The concert will open with Beethoven's Leonore Overture No. 3, one of four overtures Beethoven composed for various productions of his opera Fidelio.  More like a movement of a symphony than an overture per se, this work features principal trumpet Chase Hawkins rendering two fanfares from different parts of the house.  There is also a demonically difficult violin lick shortly after the fanfares, you can't miss it.  The work is considered the best of the four overtures Beethoven composed for Fidelio, but it has been criticized for overwhelming the music which follows it in the opera-- in essence, for being TOO good.

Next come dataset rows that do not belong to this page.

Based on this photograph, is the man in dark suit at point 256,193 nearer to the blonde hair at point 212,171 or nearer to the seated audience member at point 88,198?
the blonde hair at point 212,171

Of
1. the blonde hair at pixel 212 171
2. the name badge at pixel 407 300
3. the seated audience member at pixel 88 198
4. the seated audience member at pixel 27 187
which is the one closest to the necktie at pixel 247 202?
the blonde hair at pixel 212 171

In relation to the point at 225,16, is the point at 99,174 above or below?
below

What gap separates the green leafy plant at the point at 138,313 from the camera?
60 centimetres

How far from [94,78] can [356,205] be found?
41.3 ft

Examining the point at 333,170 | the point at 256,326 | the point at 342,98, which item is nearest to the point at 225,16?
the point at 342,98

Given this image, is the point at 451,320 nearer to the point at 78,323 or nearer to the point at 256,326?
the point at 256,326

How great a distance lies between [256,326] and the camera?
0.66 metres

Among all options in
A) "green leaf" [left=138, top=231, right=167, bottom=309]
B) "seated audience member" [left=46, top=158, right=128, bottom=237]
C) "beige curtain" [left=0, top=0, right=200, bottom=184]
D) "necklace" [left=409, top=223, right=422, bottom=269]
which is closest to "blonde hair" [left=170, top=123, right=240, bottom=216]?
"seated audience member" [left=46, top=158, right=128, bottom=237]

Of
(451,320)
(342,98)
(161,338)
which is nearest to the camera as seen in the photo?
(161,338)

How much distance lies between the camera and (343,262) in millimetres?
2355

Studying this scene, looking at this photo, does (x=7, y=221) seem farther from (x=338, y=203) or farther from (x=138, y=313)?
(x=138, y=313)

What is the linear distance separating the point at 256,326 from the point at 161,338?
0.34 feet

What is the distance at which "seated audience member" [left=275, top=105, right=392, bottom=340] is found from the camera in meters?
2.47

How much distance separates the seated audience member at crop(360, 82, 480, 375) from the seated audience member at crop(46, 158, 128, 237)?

Between the Beethoven and the Wagner comes a work which is decidedly not from 19th-century Germany.  American composer Christopher Theofanidis (rhymes with “free this”) has written a three-movement suite based on Australian aboriginal creation myths.  Theofanidis' musical language is reminiscent of Adam Schoenberg, whose Finding Rothko we performed last month, and of Gian Carlo Menotti.  I find it remarkable that the four horns that lead off the work seem louder than the 11 (or so) horns that populate the Wagner orchestra.

A special tribute will be offered after the Beethoven. Keyboardist Carol Zinavage, who is resigning at the end of the season, will be honored for her 31 years of playing with the orchestra.  When I was new in town, she and I became fast friends, and soon began a long string of (roughly) annual recital collaborations.  We discovered that our musical interests had a lot of overlap, especially concerning Rock n' Roll, and it was so heartening to know another person who “gets” my sense of humor.  We'll miss ya, Carol!